Although it sounds bad, I don't care ~ I have to say this bodes well for us.
You have to have a background check completed in order to foster or adopt a child. You have to have a social security number in order to run a background check. You have to be a legal citizen to have a social security number. Follow me here?? If Mom doesn't get it together, our chances are quite good. And that's all I'll say about that.....

But life has definitely changed in one week. No movies, no eating out, no quick trips to the store, or even long ones. My beloved Home Depot seems just out of reach. Our lives rotate around naps, feedings, diaper changes, and playtime.

And it's wonderful.

Wednesday, August 08, 2007

It's A Boy!!!!

No sooner did I start painting then the phone rang. 18 month old boy needs a home, are you interested? Um, duh. Bring his little but on over!

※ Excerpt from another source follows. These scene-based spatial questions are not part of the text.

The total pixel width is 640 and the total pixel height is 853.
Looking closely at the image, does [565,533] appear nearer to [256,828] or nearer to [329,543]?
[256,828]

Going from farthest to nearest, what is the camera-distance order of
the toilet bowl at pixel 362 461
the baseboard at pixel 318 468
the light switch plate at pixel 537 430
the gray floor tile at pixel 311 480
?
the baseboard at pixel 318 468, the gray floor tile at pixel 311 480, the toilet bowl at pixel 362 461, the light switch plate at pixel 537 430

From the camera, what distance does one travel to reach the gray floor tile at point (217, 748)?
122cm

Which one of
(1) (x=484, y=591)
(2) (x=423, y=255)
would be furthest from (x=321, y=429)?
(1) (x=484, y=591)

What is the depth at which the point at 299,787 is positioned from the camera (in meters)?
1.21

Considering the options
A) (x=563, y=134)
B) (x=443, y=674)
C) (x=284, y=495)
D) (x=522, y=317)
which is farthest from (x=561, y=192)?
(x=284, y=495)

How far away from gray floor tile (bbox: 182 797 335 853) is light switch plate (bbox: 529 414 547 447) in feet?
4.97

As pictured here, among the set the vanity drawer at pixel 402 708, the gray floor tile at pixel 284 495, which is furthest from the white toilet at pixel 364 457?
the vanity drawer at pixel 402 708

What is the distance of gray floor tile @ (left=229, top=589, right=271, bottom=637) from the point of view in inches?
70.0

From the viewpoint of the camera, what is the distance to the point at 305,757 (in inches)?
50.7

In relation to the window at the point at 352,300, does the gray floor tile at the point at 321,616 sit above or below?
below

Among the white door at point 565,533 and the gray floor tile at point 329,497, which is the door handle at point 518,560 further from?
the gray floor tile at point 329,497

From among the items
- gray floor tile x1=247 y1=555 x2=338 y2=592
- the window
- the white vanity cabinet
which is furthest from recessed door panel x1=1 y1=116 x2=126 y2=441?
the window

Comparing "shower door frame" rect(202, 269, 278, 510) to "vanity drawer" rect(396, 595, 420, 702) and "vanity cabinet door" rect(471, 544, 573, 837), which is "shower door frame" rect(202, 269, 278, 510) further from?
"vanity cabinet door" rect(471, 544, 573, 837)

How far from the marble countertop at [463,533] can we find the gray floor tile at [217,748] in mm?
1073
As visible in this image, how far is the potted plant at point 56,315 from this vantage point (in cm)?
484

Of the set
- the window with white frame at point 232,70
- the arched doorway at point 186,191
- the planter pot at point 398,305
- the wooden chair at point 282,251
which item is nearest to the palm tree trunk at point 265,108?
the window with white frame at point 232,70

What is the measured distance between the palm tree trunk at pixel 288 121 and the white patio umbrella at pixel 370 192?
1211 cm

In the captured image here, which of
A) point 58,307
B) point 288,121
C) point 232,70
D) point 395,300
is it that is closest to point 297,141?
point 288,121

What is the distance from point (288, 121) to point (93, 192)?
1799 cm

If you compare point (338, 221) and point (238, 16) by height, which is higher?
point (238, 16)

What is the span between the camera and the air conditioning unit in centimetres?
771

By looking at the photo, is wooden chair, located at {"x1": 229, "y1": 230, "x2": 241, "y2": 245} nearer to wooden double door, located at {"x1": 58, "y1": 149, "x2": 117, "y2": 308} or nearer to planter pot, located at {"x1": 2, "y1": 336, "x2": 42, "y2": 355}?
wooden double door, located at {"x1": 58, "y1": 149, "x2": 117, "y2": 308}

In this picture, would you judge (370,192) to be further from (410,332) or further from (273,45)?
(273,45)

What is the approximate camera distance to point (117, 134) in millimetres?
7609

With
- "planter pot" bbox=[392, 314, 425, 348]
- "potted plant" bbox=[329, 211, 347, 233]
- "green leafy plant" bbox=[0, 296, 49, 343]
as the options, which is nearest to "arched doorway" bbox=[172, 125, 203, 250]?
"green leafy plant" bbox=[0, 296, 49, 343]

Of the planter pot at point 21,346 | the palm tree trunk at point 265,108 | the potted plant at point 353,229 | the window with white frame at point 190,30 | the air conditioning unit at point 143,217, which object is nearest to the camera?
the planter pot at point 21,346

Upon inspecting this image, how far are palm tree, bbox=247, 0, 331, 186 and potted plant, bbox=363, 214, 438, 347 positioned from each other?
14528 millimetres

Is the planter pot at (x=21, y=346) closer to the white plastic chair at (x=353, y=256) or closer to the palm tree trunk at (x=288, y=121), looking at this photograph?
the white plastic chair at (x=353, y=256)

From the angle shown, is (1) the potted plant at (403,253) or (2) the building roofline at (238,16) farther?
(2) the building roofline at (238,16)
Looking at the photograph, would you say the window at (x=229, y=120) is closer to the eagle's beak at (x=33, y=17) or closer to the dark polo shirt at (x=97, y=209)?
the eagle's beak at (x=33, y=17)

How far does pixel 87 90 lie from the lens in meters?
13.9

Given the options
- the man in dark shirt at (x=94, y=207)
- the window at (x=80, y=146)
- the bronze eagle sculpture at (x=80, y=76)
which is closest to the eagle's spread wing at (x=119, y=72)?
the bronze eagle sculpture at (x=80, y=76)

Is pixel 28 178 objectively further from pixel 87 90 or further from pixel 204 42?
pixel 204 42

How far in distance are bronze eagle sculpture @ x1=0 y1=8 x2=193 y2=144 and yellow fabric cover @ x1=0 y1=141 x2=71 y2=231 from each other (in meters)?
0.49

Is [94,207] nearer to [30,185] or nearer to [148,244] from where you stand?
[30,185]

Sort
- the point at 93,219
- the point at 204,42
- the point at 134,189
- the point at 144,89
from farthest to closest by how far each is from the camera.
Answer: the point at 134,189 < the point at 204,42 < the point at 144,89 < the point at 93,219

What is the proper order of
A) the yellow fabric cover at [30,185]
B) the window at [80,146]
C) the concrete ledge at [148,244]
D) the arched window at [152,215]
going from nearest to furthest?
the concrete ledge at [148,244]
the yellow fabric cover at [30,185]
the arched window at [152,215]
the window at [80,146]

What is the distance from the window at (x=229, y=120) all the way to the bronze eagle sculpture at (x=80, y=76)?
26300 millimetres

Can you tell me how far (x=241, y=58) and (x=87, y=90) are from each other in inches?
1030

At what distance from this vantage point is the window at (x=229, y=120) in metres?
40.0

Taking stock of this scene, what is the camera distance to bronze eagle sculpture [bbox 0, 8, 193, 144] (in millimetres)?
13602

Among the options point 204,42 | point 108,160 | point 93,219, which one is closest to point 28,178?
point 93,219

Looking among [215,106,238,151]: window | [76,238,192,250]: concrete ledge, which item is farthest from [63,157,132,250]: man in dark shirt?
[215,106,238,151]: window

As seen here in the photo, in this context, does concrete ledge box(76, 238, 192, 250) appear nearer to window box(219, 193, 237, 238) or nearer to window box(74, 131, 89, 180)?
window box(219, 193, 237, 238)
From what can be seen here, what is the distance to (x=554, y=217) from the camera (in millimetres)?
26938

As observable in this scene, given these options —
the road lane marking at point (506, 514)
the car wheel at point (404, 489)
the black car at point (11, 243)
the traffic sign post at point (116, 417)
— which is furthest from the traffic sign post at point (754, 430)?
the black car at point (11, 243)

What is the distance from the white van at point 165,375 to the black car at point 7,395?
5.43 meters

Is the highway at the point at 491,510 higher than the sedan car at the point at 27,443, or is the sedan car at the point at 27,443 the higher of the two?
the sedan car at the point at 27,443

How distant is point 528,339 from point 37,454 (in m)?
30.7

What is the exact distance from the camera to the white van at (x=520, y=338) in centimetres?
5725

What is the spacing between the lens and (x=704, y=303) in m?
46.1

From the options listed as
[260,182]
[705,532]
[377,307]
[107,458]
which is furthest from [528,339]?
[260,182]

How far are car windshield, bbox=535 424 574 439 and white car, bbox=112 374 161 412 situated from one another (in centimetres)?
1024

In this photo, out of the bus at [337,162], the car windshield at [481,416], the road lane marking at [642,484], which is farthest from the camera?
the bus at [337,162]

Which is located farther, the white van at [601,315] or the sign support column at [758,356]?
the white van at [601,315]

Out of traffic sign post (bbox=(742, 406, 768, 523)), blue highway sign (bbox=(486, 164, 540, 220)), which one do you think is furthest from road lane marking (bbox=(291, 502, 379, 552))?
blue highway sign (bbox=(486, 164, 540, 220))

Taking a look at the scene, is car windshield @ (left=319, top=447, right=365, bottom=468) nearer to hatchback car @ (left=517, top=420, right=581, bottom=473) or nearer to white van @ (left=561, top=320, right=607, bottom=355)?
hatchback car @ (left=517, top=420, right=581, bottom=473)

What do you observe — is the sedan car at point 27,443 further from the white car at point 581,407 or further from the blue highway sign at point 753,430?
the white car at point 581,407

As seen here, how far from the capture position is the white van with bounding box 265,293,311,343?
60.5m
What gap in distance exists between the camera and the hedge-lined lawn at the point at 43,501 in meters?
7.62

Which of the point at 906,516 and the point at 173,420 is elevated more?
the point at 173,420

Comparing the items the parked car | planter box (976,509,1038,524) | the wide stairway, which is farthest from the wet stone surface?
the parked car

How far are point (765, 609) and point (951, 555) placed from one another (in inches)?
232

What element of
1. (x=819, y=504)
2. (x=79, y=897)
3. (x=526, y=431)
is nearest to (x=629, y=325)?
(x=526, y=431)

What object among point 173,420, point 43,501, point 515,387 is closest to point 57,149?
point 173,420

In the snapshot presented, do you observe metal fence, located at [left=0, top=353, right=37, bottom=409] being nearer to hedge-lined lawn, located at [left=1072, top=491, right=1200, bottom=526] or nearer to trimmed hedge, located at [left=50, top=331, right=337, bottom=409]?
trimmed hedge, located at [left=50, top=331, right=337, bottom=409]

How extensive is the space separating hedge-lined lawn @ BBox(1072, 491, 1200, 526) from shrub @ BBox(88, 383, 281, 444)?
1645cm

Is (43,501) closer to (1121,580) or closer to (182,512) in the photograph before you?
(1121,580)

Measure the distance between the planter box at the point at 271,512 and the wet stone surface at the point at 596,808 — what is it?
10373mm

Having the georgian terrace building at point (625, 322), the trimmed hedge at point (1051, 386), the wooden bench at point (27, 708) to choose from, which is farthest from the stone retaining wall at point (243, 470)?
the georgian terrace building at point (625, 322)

Few minutes later................
Sorry, the case manager really needed a home on the other side of town.

Back to Mrs. Poop.

Friday, take my bf to get her wisdom teeth out. Then head to her Mom's house to help care for her and my goddaughter while her Mom packed for the vacation they were leaving for in the wee hours the next day.

Hubs calls and lets me know someone buzzed in while he was on a conference call. Nope, wasn't me. Did you check your cell? No. Could you maybe do that now? OK.
So it was this guy at CPS and he wants you to call him back.
Okey dokey.

We have a 3 month old baby boy. Are you still available?
Sure am.
The case manager will call you in a little while and let you know what time she'll be bringing him over.

Seriously??????????!!!!!!!!!!!!!!!!!!!!!!!!

happy dance happy dance happy dance happy dance happy dance happy dance

And at 4:45PM Friday, I was delivered an adorable 11 week old baby boy. Just like that.

more happy dance more happy dance more happy dance more happy dance

We'll call him baby A. He's got black hair and brown eyes and he smiles all the time! Only cries if he's wet himself or if he's hungry. Coos and plays and smiles some more.
This is bliss. The infertility gods owed me one and they seem to have not forgotten.............

Thursday, August 02, 2007

CALL ME MRS. POOP

The wait is killing me.
I am poopy. Depressed. Lonely.
Makes me wonder how much stay at home-ness I can take! Maybe quitting my job wasn't such a good idea after all~

I tried to explain to hubs last night that I am not used to feeling useless. I have no direction, no responsibility, no drive.
Normally, this would be wonderful! But that's only because you know it's short lived and you have to go back to work. Not having anything coming is daunting, for me particularly.
I carried a lot of responsibility at work. My decisions changed lives. I had court and trials and attorneys to explain things to. I had to take charge of the parents and the foster parents and the service providers. I was responsible for the outcomes of my kid's lives. Hell, I was actually their legal guardian!

And now, nothing.

And worst of all, it's depressing to think that 6+ years have gotten me no where. I honestly thought that time and those connections would pay off somehow, giving me an 'in' to getting the right kids. Hell, ANY kids. That is a solid smack in the face.

So these days I'm home alone, except for the puppy, waiting. My pajamas are getting extra wear, pup getting lots of attention, e-mails galore going out for a shred of adult contact during my day. I carry the cell phone and the home phone with me at all times *just in case*.

And in my mind of minds I know it will happen when it should, but I can't help but be drawn back to remembering that was my same thought process when doing IVF, which failed. Twice.
So call me poop of the week, because I so totally am right now.

I am going to start painting the upstairs becase you know what they say, things tend to happen at the most inconvenient times~

***UPDATE****
OK. To add to the poopness I have been checking in the blogs to see how everyone is doing and it seems like all these people are preggers! Congrats to them, very seriously. We all know what a struggle it is getting there and the absolute bliss that it is when successful.
I do not begrudge them one iota, I am just feeling even more sorry for myself.
And if you are STILL reading this you are a glutton for punishment, too, and I hope I have not depressed you, oh innocent reader.